Trennungsabstände für Blitzschutzsysteme
Vergleich SN-EN 62305-3 und SNR 464022
Damit bei einem Blitzeinschlag in ein Gebäude keine Überschläge zwischen dem Blitzschutzsystem und sonstigen leitenden Teilen entstehen, ist zwischen ihnen ein Abstand nötig. Der minimale Abstand hängt dabei von der geforderten Blitzschutzklasse und der jeweiligen Situation ab. Zwei Normen regeln dies in der Schweiz.
In der Schweiz ist die Berechnung des nötigen Trennungsabstands in zwei Normen geregelt. Einerseits gibt es die europäische Norm SN-EN 62305-3:2011, «Blitzschutz – Teil 3: Schutz von baulichen Anlagen und Personen», die die Blitzschutzauslegung sehr ausführlich beschreibt. Für Praktiker, die Anlagen planen oder überprüfen, ist die Anwendung dieser Norm deshalb aufwendig. Damit Blitzschutzsysteme von kleineren Bauten schneller und einfacher erstellt werden können, wurde in der Schweiz eine Vereinfachung der SN-EN eingeführt: die SN-Regel SNR 464022 «Blitzschutzsysteme».
Da der Trennungsabstand in beiden Normen unterschiedlich berechnet wird, müssen sich die Planer von Blitzschutzanlagen überlegen, welche Berechnungsart sie in der Praxis wählen.
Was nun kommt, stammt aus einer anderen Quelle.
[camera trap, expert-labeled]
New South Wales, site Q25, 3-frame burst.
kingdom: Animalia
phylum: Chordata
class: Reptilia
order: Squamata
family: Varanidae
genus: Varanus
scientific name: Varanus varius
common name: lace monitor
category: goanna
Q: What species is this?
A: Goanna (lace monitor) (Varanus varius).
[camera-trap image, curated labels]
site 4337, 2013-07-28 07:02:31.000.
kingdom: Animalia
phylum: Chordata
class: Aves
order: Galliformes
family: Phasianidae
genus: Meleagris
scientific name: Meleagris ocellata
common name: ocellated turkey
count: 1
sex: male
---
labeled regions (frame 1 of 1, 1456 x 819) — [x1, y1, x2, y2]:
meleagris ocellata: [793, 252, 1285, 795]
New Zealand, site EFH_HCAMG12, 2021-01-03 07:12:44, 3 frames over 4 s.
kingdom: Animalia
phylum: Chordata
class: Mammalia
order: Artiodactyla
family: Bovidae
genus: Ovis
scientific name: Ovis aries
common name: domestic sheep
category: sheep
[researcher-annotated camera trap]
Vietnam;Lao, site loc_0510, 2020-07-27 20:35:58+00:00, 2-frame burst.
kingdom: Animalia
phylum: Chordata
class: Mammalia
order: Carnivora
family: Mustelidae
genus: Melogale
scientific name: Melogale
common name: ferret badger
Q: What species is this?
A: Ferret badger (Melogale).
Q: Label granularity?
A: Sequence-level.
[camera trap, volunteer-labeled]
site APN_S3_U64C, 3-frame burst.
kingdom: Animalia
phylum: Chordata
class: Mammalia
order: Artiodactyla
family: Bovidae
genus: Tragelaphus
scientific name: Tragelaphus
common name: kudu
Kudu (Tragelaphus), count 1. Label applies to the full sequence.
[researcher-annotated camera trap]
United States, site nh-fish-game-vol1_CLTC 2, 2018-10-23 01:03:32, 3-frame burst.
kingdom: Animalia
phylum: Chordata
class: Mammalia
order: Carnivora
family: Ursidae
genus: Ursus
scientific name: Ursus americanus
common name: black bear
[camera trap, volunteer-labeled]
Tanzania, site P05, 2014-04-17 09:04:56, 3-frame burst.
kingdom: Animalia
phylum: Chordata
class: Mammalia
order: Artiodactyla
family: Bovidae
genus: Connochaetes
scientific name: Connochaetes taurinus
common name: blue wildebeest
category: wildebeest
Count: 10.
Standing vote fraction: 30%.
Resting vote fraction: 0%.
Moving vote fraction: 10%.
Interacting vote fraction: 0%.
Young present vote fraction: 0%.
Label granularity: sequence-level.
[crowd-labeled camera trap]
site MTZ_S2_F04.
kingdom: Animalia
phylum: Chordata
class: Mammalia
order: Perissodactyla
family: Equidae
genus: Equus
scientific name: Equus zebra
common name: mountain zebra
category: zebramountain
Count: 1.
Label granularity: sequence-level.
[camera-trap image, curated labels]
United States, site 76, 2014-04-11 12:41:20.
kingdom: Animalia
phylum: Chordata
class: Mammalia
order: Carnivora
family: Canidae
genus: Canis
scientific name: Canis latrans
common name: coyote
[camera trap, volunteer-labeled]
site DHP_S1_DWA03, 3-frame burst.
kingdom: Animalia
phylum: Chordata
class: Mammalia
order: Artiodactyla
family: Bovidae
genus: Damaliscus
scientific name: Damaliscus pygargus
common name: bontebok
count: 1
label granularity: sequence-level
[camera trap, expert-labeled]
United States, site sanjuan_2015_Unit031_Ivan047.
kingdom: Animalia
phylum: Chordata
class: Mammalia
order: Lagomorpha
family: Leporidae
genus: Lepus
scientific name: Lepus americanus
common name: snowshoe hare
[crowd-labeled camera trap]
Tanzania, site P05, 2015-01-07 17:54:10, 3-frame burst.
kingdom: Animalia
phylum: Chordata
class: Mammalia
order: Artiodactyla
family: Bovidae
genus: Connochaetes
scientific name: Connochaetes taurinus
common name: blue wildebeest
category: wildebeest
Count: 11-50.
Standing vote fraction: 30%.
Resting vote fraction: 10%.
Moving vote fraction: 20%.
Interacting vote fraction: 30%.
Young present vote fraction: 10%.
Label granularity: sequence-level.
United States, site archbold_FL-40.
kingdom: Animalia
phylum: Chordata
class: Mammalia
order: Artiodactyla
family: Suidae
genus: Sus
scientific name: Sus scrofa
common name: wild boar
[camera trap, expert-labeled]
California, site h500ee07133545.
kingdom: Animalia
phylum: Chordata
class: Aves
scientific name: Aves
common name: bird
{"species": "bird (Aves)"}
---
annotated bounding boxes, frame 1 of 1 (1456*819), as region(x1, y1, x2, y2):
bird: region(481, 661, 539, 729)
In dieser Untersuchung wurden die Berechnungsmethoden nach SNR und SN-EN anhand verschiedener Auslegungsbeispiele in Bezug auf die resultierenden Trennungsabstände verglichen.
Berechnungsarten der Abstände nach SN-EN
Die SN-EN führt mehrere Methoden auf, um den Trennungsabstand zu berechnen. Die Grundformel ist bei allen Varianten gleich. Sie wird je nach Ansatz erweitert.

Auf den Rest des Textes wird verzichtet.